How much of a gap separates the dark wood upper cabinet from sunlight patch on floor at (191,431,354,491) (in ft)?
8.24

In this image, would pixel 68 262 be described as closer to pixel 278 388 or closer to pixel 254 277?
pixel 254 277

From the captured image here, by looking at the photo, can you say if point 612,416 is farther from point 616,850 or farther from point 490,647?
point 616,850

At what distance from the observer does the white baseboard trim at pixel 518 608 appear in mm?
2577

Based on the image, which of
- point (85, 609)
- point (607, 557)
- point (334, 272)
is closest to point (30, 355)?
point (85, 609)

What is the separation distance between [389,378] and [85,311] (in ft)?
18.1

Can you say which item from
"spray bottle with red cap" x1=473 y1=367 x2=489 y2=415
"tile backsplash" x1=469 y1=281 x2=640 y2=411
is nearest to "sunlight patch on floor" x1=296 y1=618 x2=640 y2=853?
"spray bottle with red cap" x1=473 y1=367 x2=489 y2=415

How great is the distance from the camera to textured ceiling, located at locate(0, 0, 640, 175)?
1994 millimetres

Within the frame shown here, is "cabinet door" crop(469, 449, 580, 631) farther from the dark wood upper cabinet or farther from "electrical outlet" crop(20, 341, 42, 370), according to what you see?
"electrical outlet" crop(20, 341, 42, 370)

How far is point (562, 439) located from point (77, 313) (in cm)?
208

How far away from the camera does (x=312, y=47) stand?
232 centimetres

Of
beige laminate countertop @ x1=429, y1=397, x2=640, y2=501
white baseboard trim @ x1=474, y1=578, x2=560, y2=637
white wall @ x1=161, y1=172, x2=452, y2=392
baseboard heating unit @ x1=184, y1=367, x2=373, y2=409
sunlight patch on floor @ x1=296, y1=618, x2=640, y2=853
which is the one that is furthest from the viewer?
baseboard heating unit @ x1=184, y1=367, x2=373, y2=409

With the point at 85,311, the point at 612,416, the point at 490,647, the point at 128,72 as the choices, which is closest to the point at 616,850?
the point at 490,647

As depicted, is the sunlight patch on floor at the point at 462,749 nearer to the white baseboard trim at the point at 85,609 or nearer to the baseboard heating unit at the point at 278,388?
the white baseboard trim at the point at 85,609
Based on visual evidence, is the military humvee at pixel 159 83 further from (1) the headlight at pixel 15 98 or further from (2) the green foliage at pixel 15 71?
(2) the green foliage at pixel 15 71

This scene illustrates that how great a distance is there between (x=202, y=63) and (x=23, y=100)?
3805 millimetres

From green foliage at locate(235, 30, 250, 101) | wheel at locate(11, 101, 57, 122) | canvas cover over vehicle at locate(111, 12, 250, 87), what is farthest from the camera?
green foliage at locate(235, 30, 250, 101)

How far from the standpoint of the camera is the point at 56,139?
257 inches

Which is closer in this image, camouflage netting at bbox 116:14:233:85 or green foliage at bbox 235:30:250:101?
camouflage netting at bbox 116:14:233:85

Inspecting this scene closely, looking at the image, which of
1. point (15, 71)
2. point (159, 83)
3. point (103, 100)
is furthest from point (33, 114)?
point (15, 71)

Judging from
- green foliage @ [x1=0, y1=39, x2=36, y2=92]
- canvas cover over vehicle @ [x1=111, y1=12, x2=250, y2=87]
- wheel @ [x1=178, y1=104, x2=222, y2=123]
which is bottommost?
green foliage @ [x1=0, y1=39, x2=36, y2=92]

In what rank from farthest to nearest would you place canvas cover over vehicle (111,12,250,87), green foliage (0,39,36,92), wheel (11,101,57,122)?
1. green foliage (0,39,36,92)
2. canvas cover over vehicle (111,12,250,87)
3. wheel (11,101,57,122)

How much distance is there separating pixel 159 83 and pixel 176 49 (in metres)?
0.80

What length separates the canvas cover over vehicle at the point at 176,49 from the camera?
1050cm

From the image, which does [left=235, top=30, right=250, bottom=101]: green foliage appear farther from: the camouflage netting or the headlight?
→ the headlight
******************************
> WRITTEN PROBLEM
Repeat all the records. Match each line exactly.

> TASK OUTPUT
How much of a gap separates the dark wood upper cabinet from sunlight patch on floor at (191,431,354,491) (in ft)?
8.24

In this image, would pixel 68 262 be described as closer to pixel 278 388 or closer to pixel 254 277?
pixel 254 277

From the captured image here, by looking at the photo, can you say if point 612,416 is farther from point 616,850 or farther from point 490,647?
point 616,850

At what distance from the observer does the white baseboard trim at pixel 518 608 appear in mm?
2577

Based on the image, which of
- point (85, 609)
- point (607, 557)
- point (334, 272)
is closest to point (30, 355)?
point (85, 609)

What is the separation distance between [389,378] and [85,311] (in ft)?
18.1

Can you say which item from
"spray bottle with red cap" x1=473 y1=367 x2=489 y2=415
"tile backsplash" x1=469 y1=281 x2=640 y2=411
is nearest to "sunlight patch on floor" x1=296 y1=618 x2=640 y2=853?
"spray bottle with red cap" x1=473 y1=367 x2=489 y2=415

How great is the distance from the camera to textured ceiling, located at locate(0, 0, 640, 175)?
1994 millimetres

Within the frame shown here, is "cabinet door" crop(469, 449, 580, 631) farther from the dark wood upper cabinet or farther from "electrical outlet" crop(20, 341, 42, 370), according to what you see?
"electrical outlet" crop(20, 341, 42, 370)

How far is point (562, 439) located from point (77, 313) (in cm)?
208

How far away from the camera does (x=312, y=47) stand?
232 centimetres

Of
beige laminate countertop @ x1=429, y1=397, x2=640, y2=501
white baseboard trim @ x1=474, y1=578, x2=560, y2=637
white wall @ x1=161, y1=172, x2=452, y2=392
baseboard heating unit @ x1=184, y1=367, x2=373, y2=409
sunlight patch on floor @ x1=296, y1=618, x2=640, y2=853
which is the one that is furthest from the viewer?
baseboard heating unit @ x1=184, y1=367, x2=373, y2=409

With the point at 85,311, the point at 612,416, the point at 490,647, the point at 128,72 as the choices, which is closest to the point at 616,850?
the point at 490,647

As depicted, is the sunlight patch on floor at the point at 462,749 nearer to the white baseboard trim at the point at 85,609 or nearer to the baseboard heating unit at the point at 278,388?
the white baseboard trim at the point at 85,609
Based on visual evidence, is the military humvee at pixel 159 83 further from (1) the headlight at pixel 15 98 or further from (2) the green foliage at pixel 15 71?
(2) the green foliage at pixel 15 71

This scene illustrates that how great a distance is there between (x=202, y=63) and (x=23, y=100)?
3805 millimetres

From green foliage at locate(235, 30, 250, 101) | wheel at locate(11, 101, 57, 122) | canvas cover over vehicle at locate(111, 12, 250, 87), what is farthest from the camera?
green foliage at locate(235, 30, 250, 101)

How far from the standpoint of the camera is the point at 56,139?
257 inches

Which is closer in this image, camouflage netting at bbox 116:14:233:85 or green foliage at bbox 235:30:250:101?
camouflage netting at bbox 116:14:233:85

Inspecting this scene closely, looking at the image, which of
1. point (15, 71)
2. point (159, 83)
3. point (103, 100)
is furthest from point (33, 114)?
point (15, 71)

Judging from
- green foliage @ [x1=0, y1=39, x2=36, y2=92]
- canvas cover over vehicle @ [x1=111, y1=12, x2=250, y2=87]
- wheel @ [x1=178, y1=104, x2=222, y2=123]
which is bottommost?
green foliage @ [x1=0, y1=39, x2=36, y2=92]

In what rank from farthest to nearest would you place canvas cover over vehicle (111,12,250,87), green foliage (0,39,36,92), wheel (11,101,57,122)?
1. green foliage (0,39,36,92)
2. canvas cover over vehicle (111,12,250,87)
3. wheel (11,101,57,122)

How much distance is there separating pixel 159 83 and pixel 176 49 (in metres)?
0.80

What length separates the canvas cover over vehicle at the point at 176,49 from the camera?
1050cm

From the image, which does [left=235, top=30, right=250, bottom=101]: green foliage appear farther from: the camouflage netting or the headlight?
→ the headlight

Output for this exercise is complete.